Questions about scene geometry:

▬▬▬▬▬▬

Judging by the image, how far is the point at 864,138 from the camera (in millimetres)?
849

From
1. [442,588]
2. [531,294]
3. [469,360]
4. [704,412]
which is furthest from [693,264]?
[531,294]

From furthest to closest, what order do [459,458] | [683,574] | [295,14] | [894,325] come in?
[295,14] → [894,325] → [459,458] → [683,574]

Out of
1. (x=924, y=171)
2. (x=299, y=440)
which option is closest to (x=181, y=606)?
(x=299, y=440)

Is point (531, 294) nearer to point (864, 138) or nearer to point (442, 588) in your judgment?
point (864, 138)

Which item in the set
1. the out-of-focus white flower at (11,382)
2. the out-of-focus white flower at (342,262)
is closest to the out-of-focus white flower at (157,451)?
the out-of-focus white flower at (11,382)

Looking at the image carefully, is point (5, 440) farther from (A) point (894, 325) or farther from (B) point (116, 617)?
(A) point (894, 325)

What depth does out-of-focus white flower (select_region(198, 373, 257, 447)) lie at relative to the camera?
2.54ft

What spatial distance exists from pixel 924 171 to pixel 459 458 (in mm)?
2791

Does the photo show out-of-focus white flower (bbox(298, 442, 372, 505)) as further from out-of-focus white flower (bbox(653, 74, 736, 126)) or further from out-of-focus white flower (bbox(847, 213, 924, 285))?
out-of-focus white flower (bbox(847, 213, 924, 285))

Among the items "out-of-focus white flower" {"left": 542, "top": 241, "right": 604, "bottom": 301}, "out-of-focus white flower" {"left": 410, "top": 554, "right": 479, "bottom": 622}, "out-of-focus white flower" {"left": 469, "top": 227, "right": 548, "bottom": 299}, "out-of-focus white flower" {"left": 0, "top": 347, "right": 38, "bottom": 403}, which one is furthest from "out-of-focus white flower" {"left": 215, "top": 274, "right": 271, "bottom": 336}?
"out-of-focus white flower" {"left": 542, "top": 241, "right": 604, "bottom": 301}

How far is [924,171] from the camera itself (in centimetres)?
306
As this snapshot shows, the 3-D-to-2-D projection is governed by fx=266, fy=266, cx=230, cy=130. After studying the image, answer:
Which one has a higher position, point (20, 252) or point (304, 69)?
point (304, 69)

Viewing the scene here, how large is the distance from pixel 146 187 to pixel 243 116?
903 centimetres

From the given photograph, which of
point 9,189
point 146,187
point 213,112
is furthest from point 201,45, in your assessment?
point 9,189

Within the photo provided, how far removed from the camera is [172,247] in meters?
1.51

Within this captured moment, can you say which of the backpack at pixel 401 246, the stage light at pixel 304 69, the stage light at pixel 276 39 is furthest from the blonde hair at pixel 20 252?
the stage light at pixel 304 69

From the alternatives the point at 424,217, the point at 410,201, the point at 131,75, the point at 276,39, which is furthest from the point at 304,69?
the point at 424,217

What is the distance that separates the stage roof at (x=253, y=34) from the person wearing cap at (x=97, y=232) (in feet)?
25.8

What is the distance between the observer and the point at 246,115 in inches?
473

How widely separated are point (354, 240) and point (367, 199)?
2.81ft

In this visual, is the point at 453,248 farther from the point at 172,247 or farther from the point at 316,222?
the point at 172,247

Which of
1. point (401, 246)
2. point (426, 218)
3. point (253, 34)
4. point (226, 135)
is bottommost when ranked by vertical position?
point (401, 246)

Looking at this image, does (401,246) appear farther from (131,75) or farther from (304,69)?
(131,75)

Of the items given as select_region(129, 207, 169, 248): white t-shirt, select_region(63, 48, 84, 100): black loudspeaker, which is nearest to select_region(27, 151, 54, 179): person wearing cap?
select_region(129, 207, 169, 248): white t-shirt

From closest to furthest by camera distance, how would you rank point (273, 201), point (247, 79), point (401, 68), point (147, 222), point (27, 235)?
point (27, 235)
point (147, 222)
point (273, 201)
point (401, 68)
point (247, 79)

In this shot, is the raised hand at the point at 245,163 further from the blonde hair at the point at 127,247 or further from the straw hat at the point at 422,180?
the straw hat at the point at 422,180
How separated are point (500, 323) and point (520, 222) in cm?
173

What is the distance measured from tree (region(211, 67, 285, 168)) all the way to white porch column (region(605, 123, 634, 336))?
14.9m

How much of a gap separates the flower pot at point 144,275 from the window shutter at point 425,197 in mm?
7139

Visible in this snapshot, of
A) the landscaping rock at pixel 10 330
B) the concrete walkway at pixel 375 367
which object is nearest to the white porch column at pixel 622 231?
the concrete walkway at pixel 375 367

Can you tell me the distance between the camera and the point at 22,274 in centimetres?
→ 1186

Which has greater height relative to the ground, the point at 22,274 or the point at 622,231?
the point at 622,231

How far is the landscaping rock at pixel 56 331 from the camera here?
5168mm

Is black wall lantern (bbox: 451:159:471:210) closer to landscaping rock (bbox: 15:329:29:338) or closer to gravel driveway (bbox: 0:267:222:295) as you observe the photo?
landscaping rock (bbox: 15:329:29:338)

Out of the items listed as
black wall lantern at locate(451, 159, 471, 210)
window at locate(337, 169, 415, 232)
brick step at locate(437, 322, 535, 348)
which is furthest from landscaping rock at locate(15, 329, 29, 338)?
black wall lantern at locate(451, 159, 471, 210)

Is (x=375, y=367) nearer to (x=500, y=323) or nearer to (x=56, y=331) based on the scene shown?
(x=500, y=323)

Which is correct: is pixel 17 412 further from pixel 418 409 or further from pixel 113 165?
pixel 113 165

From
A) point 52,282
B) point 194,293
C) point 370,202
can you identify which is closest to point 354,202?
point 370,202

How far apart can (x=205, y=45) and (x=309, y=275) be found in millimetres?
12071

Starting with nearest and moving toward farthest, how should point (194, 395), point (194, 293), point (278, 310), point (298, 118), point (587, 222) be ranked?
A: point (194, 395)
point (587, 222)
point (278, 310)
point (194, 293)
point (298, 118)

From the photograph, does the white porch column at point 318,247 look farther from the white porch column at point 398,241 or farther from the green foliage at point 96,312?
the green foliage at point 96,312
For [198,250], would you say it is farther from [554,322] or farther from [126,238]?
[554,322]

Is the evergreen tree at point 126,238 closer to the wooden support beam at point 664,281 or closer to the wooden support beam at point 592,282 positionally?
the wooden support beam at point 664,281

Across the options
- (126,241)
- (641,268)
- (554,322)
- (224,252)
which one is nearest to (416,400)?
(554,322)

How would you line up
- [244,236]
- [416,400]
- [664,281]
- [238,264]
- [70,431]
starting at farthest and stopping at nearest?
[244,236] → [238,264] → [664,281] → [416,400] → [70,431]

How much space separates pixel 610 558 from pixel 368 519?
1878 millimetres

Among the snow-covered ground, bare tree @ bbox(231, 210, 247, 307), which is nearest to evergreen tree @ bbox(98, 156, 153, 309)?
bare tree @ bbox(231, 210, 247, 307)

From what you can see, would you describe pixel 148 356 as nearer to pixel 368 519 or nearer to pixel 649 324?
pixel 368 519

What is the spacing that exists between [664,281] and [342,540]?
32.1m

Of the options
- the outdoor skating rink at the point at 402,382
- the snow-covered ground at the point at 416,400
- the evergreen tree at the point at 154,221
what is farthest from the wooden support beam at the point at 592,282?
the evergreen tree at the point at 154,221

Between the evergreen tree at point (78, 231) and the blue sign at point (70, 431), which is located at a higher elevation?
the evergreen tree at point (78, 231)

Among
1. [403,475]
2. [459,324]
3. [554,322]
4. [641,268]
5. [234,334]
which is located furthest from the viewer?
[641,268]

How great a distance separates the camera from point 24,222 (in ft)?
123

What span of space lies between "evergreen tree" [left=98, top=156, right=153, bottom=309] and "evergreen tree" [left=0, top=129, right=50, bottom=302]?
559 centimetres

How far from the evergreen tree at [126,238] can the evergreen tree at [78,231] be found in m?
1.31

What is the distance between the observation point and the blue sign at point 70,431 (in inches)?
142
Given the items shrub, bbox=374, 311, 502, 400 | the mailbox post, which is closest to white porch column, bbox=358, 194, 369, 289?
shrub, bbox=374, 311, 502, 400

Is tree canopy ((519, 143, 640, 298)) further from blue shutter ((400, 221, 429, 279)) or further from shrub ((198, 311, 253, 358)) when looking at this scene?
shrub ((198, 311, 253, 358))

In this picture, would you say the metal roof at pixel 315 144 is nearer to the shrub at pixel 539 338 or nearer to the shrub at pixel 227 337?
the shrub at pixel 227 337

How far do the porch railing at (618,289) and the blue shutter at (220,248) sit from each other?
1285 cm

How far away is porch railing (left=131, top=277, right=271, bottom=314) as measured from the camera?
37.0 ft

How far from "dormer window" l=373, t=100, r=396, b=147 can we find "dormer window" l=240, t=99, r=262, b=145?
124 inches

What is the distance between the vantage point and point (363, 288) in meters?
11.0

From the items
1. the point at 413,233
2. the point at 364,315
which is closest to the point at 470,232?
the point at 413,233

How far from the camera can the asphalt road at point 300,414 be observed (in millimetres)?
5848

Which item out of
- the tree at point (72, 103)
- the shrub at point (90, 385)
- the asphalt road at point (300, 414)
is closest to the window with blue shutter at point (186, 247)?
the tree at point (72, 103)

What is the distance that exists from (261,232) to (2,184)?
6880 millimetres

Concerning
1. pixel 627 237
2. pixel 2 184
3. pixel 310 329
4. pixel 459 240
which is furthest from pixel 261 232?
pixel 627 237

▬▬▬▬▬▬

▶ **Task objective**
Quote exactly the line containing "How far do the" and every later line through the end of the listing, and no other lines.

▶ **Task solution**
How far do the porch railing at (618,289) and the blue shutter at (220,248) sit from each other?
1285 cm

How far away is porch railing (left=131, top=277, right=271, bottom=314) as measured from the camera?
37.0 ft

How far from "dormer window" l=373, t=100, r=396, b=147 can we find "dormer window" l=240, t=99, r=262, b=145?
124 inches

What is the distance between the vantage point and point (363, 288) in meters?
11.0

From the items
1. the point at 413,233
2. the point at 364,315
which is closest to the point at 470,232?
the point at 413,233

How far from the camera can the asphalt road at point 300,414 be observed (in millimetres)?
5848

Which item out of
- the tree at point (72, 103)
- the shrub at point (90, 385)
- the asphalt road at point (300, 414)
is closest to the window with blue shutter at point (186, 247)?
the tree at point (72, 103)

What is the distance that exists from (261,232) to (2,184)?
6880 millimetres

Concerning
1. pixel 627 237
2. pixel 2 184
3. pixel 310 329
4. pixel 459 240
which is furthest from pixel 261 232?
pixel 627 237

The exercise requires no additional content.